Which leaves me wondering what's going on with this? The program runs fine time after time, and it's run time is between 2.6 and 4.2 seconds, depending on the version of it.

So I went into the forum and read up on the testing hardware - They're PIII Xenon's!!

My compiler is modern (just updated this year), and naturally I have no idea of how to make a program compile correctly for PIII's! They're using gcc's compiler, which should be OK for the PIII, but I've never used the gcc compiler.

I'm not confident I can meet this challenge on a PIII based system.

Not much new to report. I tweaked my program a bit. It runs in 2.62 seconds, but that number depends on the number of rows in the command window. A larger window takes longer to scroll up all those 50K numbers. This version was printing out 250 numbers with each call to printf(). Indeed, the entire program code has very few lines that AREN'T part of the print loop.

With a very small window (just a couple of rows), run times decrease to less than 1 second. Kind of fun to watch. ;)

Unfortunately, the testing rigs PIII cpu was not impressed when it ran it, so it declared "Time limit exceeded". Such a buzz killer, that testing rig. :(

I have one more speed up idea in mind. (I keep saying that, one more, just one more). This is it:

the kth numbers come in, and go into the query array - call it q[]. The prime numbers, as they are found by using the Sieve, go into the primes array, call it p[].

When I have all the primes, now I have to just print them out, but it has to be done in the order requested by the queries (that was the shortcoming of the sort idea, mentioned earlier in this thread).

To print with the right order, I have been using:
printf("%d\n%d\n",p[q-1],p[q[i+1]-1]); and so on.

Now, I'm going to change this printing to a more direct p1 type printing. p1 will receive it's values like so: p = p[q-1], in the loop that finds all the primes. That will slow down the loop, but hopefully the speed up in the printing, will more than make up for it.

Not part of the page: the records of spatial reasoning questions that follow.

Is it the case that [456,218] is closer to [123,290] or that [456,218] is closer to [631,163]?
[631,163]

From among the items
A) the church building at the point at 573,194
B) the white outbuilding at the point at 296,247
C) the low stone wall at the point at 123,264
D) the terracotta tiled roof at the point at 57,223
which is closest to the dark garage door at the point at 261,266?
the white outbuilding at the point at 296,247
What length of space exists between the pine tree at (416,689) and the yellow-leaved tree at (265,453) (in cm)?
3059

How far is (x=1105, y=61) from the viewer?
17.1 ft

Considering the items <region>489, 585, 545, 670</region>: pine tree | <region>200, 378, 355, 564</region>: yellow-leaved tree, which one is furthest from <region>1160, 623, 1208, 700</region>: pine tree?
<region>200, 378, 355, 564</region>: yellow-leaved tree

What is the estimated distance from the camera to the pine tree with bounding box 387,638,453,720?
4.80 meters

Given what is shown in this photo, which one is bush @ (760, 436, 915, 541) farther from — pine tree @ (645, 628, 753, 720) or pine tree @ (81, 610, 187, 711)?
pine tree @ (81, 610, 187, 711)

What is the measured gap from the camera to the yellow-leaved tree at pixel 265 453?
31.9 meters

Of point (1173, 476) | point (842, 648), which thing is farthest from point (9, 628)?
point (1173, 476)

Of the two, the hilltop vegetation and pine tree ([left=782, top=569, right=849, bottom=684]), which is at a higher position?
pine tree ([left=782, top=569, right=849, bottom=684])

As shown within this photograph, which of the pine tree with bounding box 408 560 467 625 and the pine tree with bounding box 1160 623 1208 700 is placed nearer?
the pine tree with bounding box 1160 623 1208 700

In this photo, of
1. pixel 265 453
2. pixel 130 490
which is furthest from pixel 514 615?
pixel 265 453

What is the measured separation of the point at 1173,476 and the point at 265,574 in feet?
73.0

After that, it's all about fast printing to stdout, which I've never worked with. Who puts out reams of data like our 50,000 primes, to stdout? It scrolls off the screen to fast to even read, let alone use.

The algorithm and code to generate the primes is a screamer, and I don't know of anything faster.

Low level i/o to the screen, (maybe binary, maybe just unix style i/o) is the next step after this one above. I've been checking out some info on this, but I'm not quite ready to declare printf() toast. Not quite yet.

I see where Diwakar has made several test submissions. Any new idea's you're trying, Diwakar?

The idea in the last post I made, showed no improvement in the run time.

Next idea was to assign the top several prime numbers, directly into the primes[] array. Due to the source file size limitation for this Challenge, it was of no benefit, either.

Ho Hum - another fine idea, shot down! ;)

I'm stuck at 2.66 seconds (on my PC), which is too slow on the testing PC (max time is 10 seconds). (With a "normal" command window size with space for 24 vertical rows. Less rows, means shorter run time.)

Next idea is clearly a way to speed up the printing to the console. I believe I have finally exhausted every other idea, for the moment.

I see where Diwakar has made several test submissions. Any new idea's you're trying, Diwakar?

No, I just couldn't believe it was showing "time limit exceeded " for the code I submitted.But yes,I tweaked it a little bit,didn't help much.I replaced the multiplications with bit shifts, did a little work to reduce the redundancy during marking off composites and printed the primes at a tab distance rather than one at each line.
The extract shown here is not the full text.